Chinese equipment vendor ZTE has become a member of the board of directors of the LoRa Alliance, which is promoting the worldwide development of low-power wide-area network (LPWAN) technologies using its own LoRaWAN system.

Liu Jianye, ZTE’s GM for energy and IoT innovation, will serve as its representative on the board.

Prior to joining the board, ZTE, together with 20 partners, sponsored the China LoRa Application Alliance (CLAA), which works to promote the use of LoRa technologies in industry verticals and develop LoRa standards and specifications.

In four months, CLAA has recruited more than 40 full members and many IoT companies have submitted applications to join the alliance, ZTE said.

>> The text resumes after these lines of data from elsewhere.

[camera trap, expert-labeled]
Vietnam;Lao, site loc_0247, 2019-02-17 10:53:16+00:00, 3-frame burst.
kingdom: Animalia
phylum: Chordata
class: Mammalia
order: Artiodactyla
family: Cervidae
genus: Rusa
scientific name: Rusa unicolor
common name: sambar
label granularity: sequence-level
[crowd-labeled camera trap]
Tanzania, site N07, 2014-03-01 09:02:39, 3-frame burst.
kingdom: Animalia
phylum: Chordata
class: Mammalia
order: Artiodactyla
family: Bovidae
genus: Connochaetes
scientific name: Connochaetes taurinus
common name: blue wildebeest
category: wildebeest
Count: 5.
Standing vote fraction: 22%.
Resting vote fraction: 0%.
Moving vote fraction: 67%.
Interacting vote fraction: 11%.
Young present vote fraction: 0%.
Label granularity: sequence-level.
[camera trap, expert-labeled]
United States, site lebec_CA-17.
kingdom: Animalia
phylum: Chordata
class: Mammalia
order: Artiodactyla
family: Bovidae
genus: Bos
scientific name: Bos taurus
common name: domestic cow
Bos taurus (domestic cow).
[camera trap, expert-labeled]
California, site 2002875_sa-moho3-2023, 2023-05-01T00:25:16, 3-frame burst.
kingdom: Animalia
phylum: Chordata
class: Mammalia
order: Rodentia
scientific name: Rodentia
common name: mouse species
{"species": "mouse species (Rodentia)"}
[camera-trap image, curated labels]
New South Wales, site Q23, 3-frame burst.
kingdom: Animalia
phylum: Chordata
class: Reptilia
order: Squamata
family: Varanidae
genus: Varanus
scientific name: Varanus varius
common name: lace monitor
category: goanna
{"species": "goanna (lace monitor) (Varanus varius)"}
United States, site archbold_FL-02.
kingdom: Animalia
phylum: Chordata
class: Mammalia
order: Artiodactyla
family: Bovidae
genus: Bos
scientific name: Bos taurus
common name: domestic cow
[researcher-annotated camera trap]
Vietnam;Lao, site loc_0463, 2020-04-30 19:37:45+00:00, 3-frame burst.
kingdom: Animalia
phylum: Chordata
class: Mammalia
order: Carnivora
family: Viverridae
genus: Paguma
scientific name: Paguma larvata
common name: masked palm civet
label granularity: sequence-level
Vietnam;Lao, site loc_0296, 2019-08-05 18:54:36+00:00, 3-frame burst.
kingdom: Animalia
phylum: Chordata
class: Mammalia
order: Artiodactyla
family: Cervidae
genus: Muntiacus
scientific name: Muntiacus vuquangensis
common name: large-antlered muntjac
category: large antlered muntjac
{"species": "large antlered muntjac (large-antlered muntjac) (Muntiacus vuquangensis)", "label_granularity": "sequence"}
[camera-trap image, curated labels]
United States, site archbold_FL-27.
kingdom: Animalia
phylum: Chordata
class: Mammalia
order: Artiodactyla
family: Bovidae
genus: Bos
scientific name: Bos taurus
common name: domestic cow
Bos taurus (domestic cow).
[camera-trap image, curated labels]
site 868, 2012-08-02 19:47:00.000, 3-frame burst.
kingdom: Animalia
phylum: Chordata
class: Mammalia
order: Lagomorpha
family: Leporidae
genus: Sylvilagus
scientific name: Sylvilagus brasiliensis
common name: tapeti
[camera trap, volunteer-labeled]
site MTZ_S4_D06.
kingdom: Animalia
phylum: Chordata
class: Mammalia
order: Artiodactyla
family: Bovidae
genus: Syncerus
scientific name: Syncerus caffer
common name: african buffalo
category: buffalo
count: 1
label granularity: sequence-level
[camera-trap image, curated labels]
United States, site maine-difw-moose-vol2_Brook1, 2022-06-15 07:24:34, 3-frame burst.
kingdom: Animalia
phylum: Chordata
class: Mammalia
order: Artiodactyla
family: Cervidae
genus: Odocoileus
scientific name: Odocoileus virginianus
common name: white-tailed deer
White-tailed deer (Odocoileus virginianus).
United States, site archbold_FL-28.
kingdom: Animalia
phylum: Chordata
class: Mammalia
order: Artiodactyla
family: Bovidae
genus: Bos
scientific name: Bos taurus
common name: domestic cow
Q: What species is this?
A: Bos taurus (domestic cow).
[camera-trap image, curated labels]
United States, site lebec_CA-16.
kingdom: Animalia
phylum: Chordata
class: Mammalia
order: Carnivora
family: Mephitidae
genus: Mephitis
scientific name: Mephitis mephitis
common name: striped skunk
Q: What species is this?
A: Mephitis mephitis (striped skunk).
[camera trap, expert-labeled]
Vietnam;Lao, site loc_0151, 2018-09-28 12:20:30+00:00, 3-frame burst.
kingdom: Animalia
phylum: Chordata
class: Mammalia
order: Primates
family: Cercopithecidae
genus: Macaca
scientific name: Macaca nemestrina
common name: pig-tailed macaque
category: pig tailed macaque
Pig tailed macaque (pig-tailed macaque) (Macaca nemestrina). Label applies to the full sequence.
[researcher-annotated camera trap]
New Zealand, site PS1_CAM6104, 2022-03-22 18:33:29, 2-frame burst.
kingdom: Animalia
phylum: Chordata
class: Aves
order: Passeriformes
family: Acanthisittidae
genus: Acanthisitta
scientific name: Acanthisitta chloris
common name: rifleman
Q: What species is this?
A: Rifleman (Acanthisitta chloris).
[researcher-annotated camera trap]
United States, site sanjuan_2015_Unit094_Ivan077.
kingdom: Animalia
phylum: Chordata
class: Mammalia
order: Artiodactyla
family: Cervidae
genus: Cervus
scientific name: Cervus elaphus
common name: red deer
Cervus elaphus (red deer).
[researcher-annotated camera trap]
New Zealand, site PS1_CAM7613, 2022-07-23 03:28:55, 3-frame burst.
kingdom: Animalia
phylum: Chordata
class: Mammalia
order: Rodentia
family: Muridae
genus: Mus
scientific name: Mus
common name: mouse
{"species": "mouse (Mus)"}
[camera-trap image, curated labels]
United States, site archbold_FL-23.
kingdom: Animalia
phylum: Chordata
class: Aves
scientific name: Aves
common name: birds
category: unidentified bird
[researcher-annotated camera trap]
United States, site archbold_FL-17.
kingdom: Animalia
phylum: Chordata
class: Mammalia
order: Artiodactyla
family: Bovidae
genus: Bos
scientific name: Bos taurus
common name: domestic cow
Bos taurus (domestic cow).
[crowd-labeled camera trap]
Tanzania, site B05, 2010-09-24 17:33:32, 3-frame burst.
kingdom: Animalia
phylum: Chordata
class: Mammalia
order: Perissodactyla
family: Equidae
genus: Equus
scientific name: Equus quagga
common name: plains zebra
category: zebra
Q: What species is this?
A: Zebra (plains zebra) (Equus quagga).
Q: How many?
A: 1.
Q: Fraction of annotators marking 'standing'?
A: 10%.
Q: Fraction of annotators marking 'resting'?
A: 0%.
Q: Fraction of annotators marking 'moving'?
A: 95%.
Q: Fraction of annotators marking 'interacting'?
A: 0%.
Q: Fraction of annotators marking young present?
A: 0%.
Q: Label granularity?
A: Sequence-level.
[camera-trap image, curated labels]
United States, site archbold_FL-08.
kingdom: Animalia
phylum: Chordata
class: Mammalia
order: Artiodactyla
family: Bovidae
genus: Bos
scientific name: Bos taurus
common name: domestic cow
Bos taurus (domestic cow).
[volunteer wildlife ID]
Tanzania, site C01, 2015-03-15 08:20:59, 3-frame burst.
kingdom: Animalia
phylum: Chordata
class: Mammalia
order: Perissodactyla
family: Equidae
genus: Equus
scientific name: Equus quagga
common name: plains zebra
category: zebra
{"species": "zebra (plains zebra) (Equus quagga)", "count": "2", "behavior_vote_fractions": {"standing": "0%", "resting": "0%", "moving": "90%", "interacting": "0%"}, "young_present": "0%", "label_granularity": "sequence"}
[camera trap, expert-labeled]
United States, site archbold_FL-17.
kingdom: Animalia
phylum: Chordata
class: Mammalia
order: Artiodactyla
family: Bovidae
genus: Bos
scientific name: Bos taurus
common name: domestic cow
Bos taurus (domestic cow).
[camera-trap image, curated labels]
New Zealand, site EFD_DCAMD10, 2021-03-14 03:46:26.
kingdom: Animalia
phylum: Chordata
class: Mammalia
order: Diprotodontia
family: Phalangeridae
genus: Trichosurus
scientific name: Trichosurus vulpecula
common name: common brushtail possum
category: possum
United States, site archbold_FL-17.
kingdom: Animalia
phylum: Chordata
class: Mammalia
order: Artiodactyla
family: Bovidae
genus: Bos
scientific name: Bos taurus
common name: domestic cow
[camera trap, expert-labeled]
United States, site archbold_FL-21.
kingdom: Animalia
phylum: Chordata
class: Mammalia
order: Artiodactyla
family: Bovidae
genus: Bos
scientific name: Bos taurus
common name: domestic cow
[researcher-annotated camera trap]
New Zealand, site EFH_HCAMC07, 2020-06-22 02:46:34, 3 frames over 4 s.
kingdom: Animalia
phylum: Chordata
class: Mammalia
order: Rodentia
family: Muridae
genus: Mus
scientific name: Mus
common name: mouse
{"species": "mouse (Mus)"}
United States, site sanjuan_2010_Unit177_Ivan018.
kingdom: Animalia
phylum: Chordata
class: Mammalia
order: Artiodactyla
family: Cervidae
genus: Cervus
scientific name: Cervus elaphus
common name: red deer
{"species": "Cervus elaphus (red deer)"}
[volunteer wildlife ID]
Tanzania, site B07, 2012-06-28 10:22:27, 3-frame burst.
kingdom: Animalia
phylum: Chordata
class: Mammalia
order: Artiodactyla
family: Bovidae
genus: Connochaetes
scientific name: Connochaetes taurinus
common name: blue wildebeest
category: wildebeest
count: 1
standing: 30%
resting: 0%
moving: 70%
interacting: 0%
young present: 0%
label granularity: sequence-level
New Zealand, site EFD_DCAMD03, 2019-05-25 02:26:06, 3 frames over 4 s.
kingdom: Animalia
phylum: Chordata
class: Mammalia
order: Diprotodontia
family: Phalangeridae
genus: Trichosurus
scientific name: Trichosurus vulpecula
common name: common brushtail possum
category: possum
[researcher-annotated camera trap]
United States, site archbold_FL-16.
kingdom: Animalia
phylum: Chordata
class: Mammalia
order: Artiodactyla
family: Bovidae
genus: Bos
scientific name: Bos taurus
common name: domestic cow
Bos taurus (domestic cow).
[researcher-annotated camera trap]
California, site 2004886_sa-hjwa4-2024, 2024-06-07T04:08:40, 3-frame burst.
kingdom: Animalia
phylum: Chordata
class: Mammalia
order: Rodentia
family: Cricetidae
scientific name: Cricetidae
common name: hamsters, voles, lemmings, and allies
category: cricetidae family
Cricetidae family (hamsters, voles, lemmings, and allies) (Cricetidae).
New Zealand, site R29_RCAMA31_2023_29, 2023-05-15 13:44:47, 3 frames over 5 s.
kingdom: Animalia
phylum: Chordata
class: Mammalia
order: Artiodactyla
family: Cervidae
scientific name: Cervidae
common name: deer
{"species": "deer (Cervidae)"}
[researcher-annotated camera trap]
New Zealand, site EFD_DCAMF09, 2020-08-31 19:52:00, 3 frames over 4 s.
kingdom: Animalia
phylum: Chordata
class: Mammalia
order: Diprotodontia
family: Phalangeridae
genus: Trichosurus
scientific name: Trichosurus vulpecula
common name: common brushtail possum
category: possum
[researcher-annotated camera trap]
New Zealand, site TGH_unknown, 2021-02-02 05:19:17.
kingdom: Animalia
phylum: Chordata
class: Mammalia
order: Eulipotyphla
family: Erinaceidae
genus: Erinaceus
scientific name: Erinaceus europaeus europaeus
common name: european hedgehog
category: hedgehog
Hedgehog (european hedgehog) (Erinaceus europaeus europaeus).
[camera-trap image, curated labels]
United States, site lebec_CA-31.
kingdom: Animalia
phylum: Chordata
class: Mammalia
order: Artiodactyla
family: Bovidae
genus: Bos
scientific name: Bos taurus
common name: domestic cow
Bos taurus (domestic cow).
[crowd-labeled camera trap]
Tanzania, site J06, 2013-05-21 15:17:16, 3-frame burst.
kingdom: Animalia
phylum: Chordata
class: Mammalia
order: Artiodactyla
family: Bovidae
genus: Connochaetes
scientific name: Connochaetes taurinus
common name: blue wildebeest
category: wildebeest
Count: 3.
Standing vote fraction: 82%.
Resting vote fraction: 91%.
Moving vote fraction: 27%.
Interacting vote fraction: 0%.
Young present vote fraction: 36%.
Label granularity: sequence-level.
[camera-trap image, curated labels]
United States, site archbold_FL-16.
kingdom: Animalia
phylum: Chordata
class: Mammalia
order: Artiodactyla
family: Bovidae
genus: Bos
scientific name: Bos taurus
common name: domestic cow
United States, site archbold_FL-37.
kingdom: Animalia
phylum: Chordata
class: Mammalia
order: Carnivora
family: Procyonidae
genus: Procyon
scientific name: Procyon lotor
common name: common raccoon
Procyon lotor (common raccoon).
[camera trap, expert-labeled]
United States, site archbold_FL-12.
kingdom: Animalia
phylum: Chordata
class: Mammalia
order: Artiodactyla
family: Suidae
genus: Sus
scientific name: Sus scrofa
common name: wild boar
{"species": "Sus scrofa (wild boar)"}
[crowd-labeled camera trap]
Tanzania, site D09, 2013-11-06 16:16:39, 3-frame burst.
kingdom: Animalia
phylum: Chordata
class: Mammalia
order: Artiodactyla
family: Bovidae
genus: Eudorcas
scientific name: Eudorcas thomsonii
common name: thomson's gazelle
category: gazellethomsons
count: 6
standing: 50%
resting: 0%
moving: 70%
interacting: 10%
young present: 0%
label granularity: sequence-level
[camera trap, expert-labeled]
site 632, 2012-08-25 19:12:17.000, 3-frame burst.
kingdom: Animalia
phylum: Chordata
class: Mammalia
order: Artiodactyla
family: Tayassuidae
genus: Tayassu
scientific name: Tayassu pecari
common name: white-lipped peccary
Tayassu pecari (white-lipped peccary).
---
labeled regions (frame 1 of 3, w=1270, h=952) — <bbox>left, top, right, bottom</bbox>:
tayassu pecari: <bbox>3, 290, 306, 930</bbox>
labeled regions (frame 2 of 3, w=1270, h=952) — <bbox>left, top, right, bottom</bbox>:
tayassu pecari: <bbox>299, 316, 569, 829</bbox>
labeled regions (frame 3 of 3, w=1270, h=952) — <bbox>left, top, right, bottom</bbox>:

CLAA has issued carrier-class specifications regarding numbering rules, frequency usage, extension of the MAC layer and server open interface. Based on the specifications, members have developed network solutions covering modules, nodes, base stations, network servers, application servers and security servers.

LoRa is just one technology option for the deployment of low power wide area networks. Alternatives include Sigfox, as well as RPMA technology from Ingenu. And the mobile community is rallying around NB-IoT, which is expected to be officially ratified as a standard by the 3GPP this week.

ZTE is supporting both LoRa and NB-IoT. Its LoRa statement this week said it is also “taking positive steps to fully realise the commercial use of [NB-IoT] terminal chips, networks and applications.”

Earlier this month it showcased NB-IoT technology at China Mobile’s 5G innovation laboratory.